• Requirement: One exact copy of the listing is needed. It should contain no pictures.

• Dataset extract:

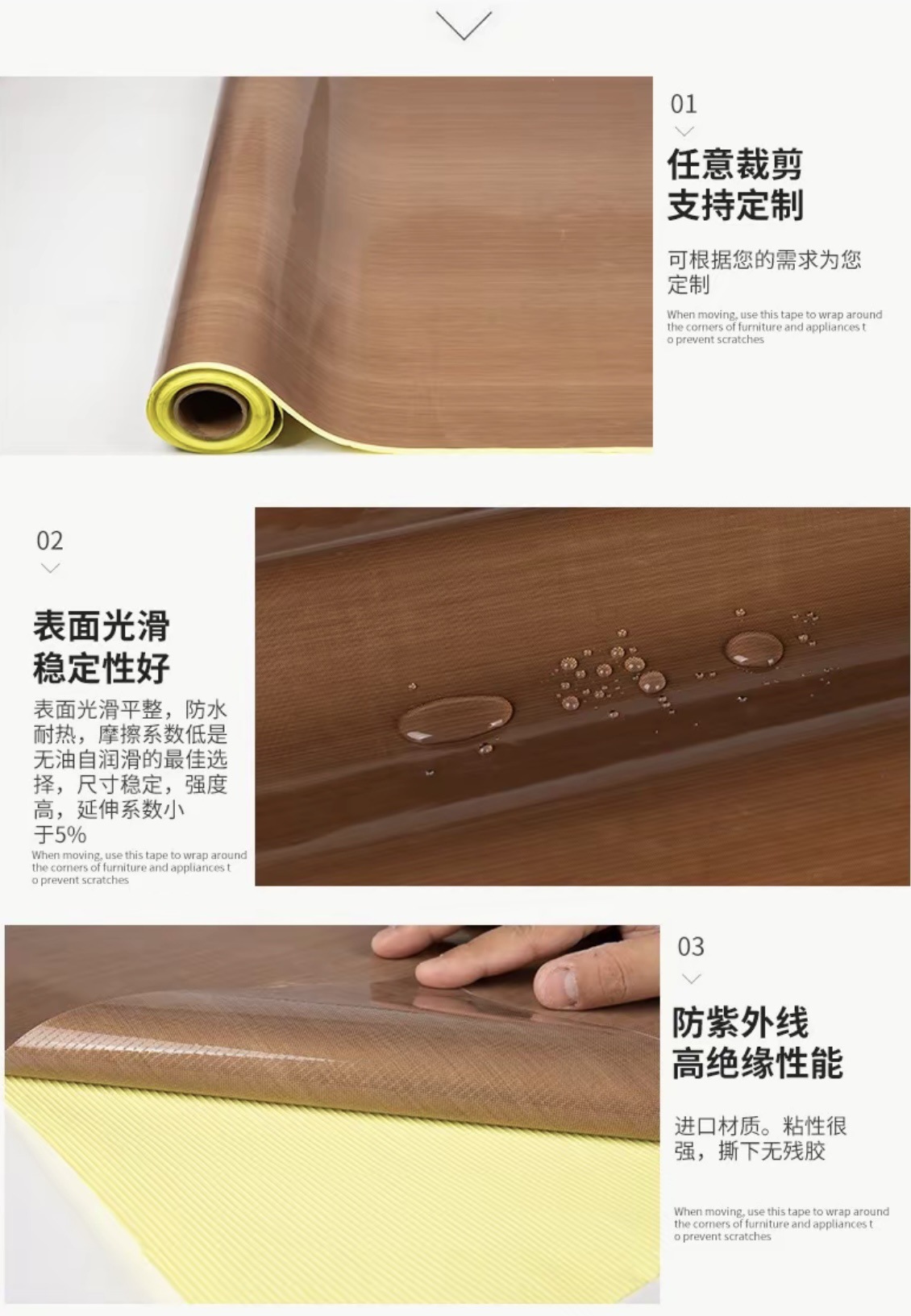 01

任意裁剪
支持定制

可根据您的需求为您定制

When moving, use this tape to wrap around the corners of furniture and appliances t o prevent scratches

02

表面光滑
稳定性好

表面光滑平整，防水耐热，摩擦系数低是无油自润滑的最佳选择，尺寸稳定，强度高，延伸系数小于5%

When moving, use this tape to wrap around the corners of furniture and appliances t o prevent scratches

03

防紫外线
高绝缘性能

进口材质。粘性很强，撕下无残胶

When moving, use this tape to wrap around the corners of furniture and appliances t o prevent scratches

• Written solution:
 01

任意裁剪
支持定制

可根据您的需求为您定制

When moving, use this tape to wrap around the corners of furniture and appliances t o prevent scratches

02

表面光滑
稳定性好

表面光滑平整，防水耐热，摩擦系数低是无油自润滑的最佳选择，尺寸稳定，强度高，延伸系数小于5%

When moving, use this tape to wrap around the corners of furniture and appliances t o prevent scratches

03

防紫外线
高绝缘性能

进口材质。粘性很强，撕下无残胶

When moving, use this tape to wrap around the corners of furniture and appliances t o prevent scratches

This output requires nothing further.